The film, which was released in the UK as The News Boys, applied the song and dance treatment to a unique period of industrial unrest: the 1899 Newsboys’ Strike in New York, where the underage sellers of the city’s newspapers protested about a 20% rise in the price they were charged for the bundles of papers they would purchase at the start of each day.

The film marked the directorial debut of Kenny Ortega, a man who is now better known for reviving the Disney live action musical tradition with the High School Musical franchise than he is for his part in the movie which had previously contributed to its demise.

But the musical itself gained a much bigger life after a substantial reworking into a Broadway musical. Choreography from Christopher Gattelli and a substantially reworked book by Harvey Fierstein led to an acclaimed Broadway show that would garner it two Tony Awards and nominations in a further six categories.

Although the musical has yet to transfer to the West End, its reputation has crossed the pond – and is followed now by the cinematic release of a specially filmed production, staged and recorded in Los Angeles in 2016.

Several of the Broadway original cast members return to the stage, led by Jeremy Jordan, who had been Tony nominated for his role as paperboy leader Jack Kelly, and Kara Lindsay as ambitious cub reporter Katherine Plumber.

Other cast members include some other Broadway alumni, including Ben Fankhauser and Andrew Keenan-Bolger as fellow newsies Davey and Crutchie, with other roles performed by actors from the US national touring company.

With a set that relies on three tall towers of iconic walkways and fire escapes that just reek of Manhattan and plenty of formation choreography, one can’t help but be reminded of Jerome Robbins’ work for West Side Story in places.

Here, though, the divisions are money-based rather than racial, as Katherine finds herself attracted to the handsome Jack (this is the point where it’s perhaps safest not to wonder what age Jordan’s character is supposed to be).

Much as Jordan and Lindsay are able to rekindle their onstage chemistry, though, it is Lindsay’s work with the massed Newsies in the rambunctious tap routines during ‘King of New York’ that provide the show both its standout musical number and its most joyous dancing.
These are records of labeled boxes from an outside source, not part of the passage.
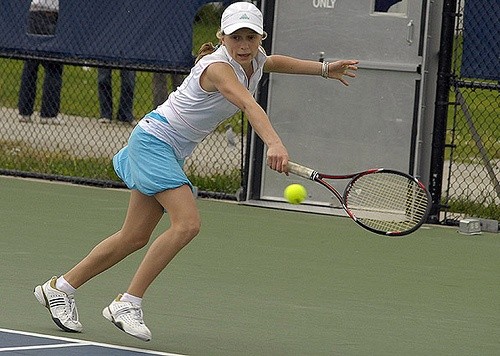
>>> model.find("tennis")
[284,184,307,205]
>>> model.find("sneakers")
[102,293,152,343]
[33,275,83,334]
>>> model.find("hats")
[220,1,264,36]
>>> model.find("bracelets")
[321,60,329,79]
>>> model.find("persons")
[32,1,359,342]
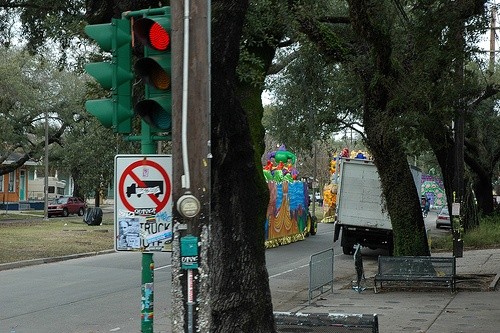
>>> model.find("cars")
[48,196,87,216]
[436,206,451,228]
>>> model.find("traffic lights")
[150,22,171,130]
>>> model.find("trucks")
[334,156,422,259]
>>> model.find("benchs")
[373,254,456,295]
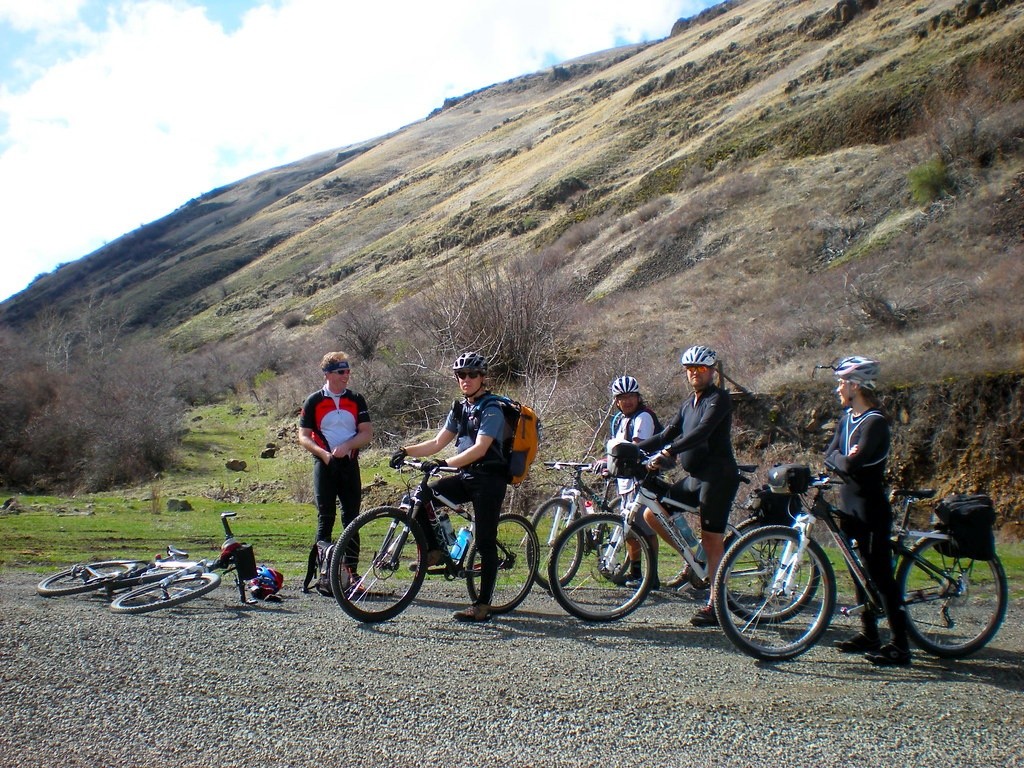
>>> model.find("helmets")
[245,566,283,598]
[835,356,881,389]
[453,352,488,374]
[611,376,639,397]
[681,345,718,368]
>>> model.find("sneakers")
[866,644,911,668]
[407,551,443,570]
[452,604,492,622]
[833,633,882,653]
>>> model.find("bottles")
[851,538,864,568]
[585,500,595,515]
[672,511,698,547]
[439,509,458,546]
[450,526,471,560]
[695,542,706,561]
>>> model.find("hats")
[322,360,350,374]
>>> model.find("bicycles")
[329,458,540,624]
[527,462,635,589]
[713,459,1008,661]
[37,512,258,614]
[547,438,821,623]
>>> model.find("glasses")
[456,372,480,379]
[685,366,709,373]
[331,370,351,374]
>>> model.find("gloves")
[420,459,448,475]
[646,453,669,471]
[389,448,407,469]
[593,459,607,474]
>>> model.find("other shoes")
[666,568,688,587]
[613,561,643,584]
[692,605,719,627]
[349,576,365,591]
[626,576,661,591]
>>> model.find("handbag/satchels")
[932,495,995,561]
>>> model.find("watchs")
[664,444,673,453]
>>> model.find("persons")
[390,352,507,620]
[592,374,661,589]
[298,352,372,593]
[637,346,740,627]
[823,356,911,666]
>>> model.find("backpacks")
[457,395,541,487]
[302,539,351,598]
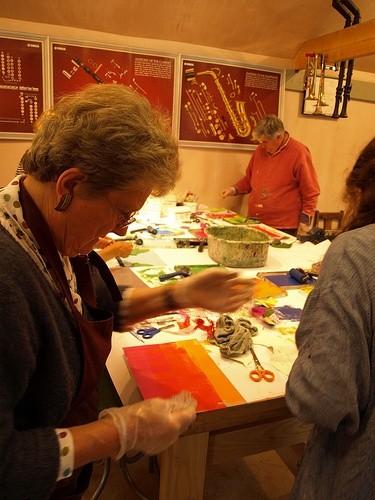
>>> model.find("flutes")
[330,0,351,119]
[341,0,365,121]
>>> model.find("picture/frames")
[0,30,45,140]
[176,53,286,151]
[46,35,178,143]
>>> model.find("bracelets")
[164,280,177,310]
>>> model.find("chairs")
[314,210,344,230]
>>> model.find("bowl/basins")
[202,225,274,268]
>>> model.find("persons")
[219,113,320,243]
[283,137,375,500]
[0,83,257,500]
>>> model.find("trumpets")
[311,71,324,116]
[305,54,317,101]
[316,58,329,107]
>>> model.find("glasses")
[104,193,137,230]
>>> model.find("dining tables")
[95,203,323,500]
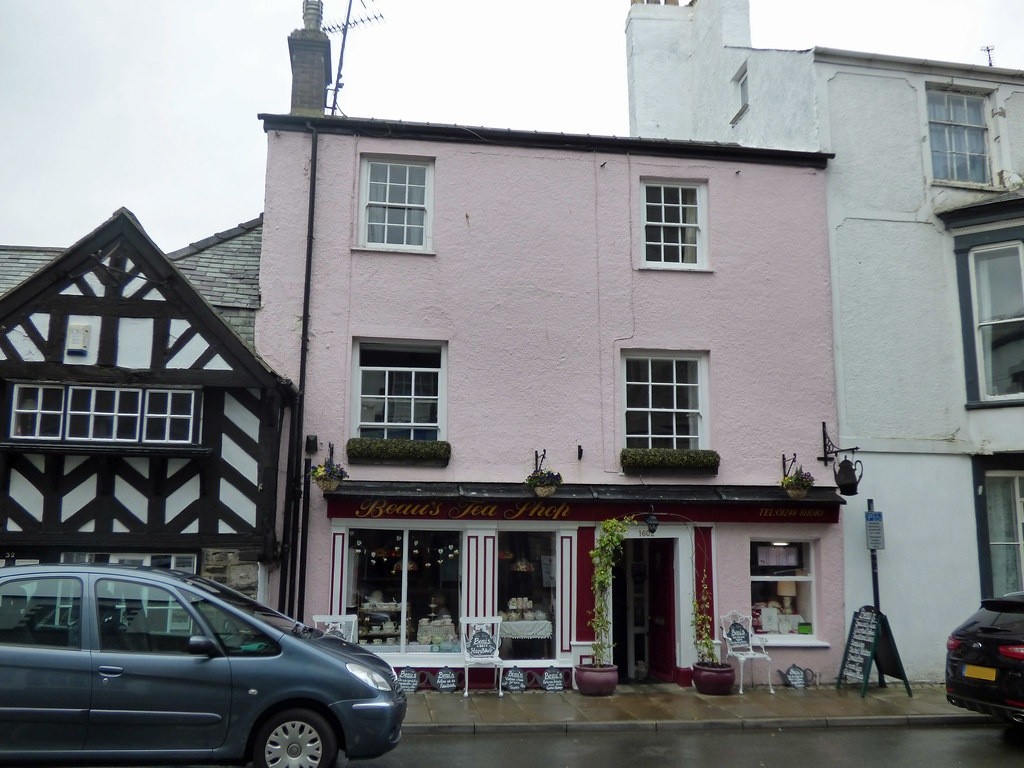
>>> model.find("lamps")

Indeed, while there is a fair amount of romantic yearning between Jack and Katherine, it is the bond of brothers that is the far stronger in Newsies.

Whether it is the ‘family’ of children who work together, or the brotherhood of the union that they end up forming to try and stand up to the press barons who profit from their exploitation, theirs are the relationships that are the greatest and strongest on show here.

That is reflected in the cast make-up, with the vast majority of roles going to men (apart from Lindsay, Aisha de Haas’ music hall owner Medda Larkin is the only other female solo singing role).

Alan Menken’s glorious score (with lyrics by Jack Feldman) remains one of his strongest, and with a filming set-up that allows the camera to jump in amongst the ensemble and climb the fire escapes with them, Gattelli’s choreography has never looked better.

When the finale ends and the filmed audience rise to their feet to deliver a standing ovation, even in the darkness of a London cinema it is very tempting to join with them, in recognition of a masterful visual record of a superb musical.